### Task details:
Reproduce every line of the items below verbatim, leaving each character, space, and line break unchanged.
** BEGIN **
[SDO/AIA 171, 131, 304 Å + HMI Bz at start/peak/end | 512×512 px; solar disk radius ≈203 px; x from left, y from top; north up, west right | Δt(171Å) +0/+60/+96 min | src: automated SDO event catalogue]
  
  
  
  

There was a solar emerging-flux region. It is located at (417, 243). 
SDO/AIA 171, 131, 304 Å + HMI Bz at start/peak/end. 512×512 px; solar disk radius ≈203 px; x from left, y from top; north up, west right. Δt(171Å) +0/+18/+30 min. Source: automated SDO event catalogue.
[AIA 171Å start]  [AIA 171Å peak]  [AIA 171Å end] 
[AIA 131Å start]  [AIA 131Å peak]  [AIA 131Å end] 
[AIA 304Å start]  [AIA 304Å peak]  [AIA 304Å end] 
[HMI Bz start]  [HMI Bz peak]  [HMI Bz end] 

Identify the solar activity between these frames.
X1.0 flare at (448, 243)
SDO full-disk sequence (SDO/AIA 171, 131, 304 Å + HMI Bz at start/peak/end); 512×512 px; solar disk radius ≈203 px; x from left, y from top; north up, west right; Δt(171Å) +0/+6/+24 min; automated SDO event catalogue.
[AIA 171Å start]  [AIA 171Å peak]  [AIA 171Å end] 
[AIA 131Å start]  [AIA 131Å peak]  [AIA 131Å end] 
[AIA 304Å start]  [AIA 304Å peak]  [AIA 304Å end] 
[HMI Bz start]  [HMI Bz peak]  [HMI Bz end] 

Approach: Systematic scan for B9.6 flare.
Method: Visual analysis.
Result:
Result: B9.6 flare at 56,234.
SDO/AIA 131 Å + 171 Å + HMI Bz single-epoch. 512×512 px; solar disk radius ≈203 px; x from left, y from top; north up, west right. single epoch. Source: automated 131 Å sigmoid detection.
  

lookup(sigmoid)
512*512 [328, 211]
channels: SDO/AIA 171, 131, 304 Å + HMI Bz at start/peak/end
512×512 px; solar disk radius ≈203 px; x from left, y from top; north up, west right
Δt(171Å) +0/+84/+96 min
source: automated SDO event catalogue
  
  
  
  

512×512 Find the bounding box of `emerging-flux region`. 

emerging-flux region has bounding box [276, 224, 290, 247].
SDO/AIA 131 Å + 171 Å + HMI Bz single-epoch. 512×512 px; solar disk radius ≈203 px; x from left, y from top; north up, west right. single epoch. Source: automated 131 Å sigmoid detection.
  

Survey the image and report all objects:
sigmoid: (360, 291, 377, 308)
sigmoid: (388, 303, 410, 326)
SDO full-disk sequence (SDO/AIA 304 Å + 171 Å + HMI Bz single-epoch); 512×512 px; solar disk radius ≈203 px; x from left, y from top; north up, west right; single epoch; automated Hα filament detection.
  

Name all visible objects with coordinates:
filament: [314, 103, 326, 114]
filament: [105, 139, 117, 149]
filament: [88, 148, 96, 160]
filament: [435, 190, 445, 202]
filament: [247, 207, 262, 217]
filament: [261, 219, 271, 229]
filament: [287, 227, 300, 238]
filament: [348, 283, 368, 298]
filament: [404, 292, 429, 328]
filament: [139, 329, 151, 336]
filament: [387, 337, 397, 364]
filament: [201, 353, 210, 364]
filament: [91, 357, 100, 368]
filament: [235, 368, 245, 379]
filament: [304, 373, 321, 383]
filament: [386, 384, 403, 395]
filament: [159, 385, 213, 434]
** END **
### Completed task:
[SDO/AIA 171, 131, 304 Å + HMI Bz at start/peak/end | 512×512 px; solar disk radius ≈203 px; x from left, y from top; north up, west right | Δt(171Å) +0/+60/+96 min | src: automated SDO event catalogue]
  
  
  
  

There was a solar emerging-flux region. It is located at (417, 243). 
SDO/AIA 171, 131, 304 Å + HMI Bz at start/peak/end. 512×512 px; solar disk radius ≈203 px; x from left, y from top; north up, west right. Δt(171Å) +0/+18/+30 min. Source: automated SDO event catalogue.
[AIA 171Å start]  [AIA 171Å peak]  [AIA 171Å end] 
[AIA 131Å start]  [AIA 131Å peak]  [AIA 131Å end] 
[AIA 304Å start]  [AIA 304Å peak]  [AIA 304Å end] 
[HMI Bz start]  [HMI Bz peak]  [HMI Bz end] 

Identify the solar activity between these frames.
X1.0 flare at (448, 243)
SDO full-disk sequence (SDO/AIA 171, 131, 304 Å + HMI Bz at start/peak/end); 512×512 px; solar disk radius ≈203 px; x from left, y from top; north up, west right; Δt(171Å) +0/+6/+24 min; automated SDO event catalogue.
[AIA 171Å start]  [AIA 171Å peak]  [AIA 171Å end] 
[AIA 131Å start]  [AIA 131Å peak]  [AIA 131Å end] 
[AIA 304Å start]  [AIA 304Å peak]  [AIA 304Å end] 
[HMI Bz start]  [HMI Bz peak]  [HMI Bz end] 

Approach: Systematic scan for B9.6 flare.
Method: Visual analysis.
Result:
Result: B9.6 flare at 56,234.
SDO/AIA 131 Å + 171 Å + HMI Bz single-epoch. 512×512 px; solar disk radius ≈203 px; x from left, y from top; north up, west right. single epoch. Source: automated 131 Å sigmoid detection.
  

lookup(sigmoid)
512*512 [328, 211]
channels: SDO/AIA 171, 131, 304 Å + HMI Bz at start/peak/end
512×512 px; solar disk radius ≈203 px; x from left, y from top; north up, west right
Δt(171Å) +0/+84/+96 min
source: automated SDO event catalogue
  
  
  
  

512×512 Find the bounding box of `emerging-flux region`. 

emerging-flux region has bounding box [276, 224, 290, 247].
SDO/AIA 131 Å + 171 Å + HMI Bz single-epoch. 512×512 px; solar disk radius ≈203 px; x from left, y from top; north up, west right. single epoch. Source: automated 131 Å sigmoid detection.
  

Survey the image and report all objects:
sigmoid: (360, 291, 377, 308)
sigmoid: (388, 303, 410, 326)
SDO full-disk sequence (SDO/AIA 304 Å + 171 Å + HMI Bz single-epoch); 512×512 px; solar disk radius ≈203 px; x from left, y from top; north up, west right; single epoch; automated Hα filament detection.
  

Name all visible objects with coordinates:
filament: [314, 103, 326, 114]
filament: [105, 139, 117, 149]
filament: [88, 148, 96, 160]
filament: [435, 190, 445, 202]
filament: [247, 207, 262, 217]
filament: [261, 219, 271, 229]
filament: [287, 227, 300, 238]
filament: [348, 283, 368, 298]
filament: [404, 292, 429, 328]
filament: [139, 329, 151, 336]
filament: [387, 337, 397, 364]
filament: [201, 353, 210, 364]
filament: [91, 357, 100, 368]
filament: [235, 368, 245, 379]
filament: [304, 373, 321, 383]
filament: [386, 384, 403, 395]
filament: [159, 385, 213, 434]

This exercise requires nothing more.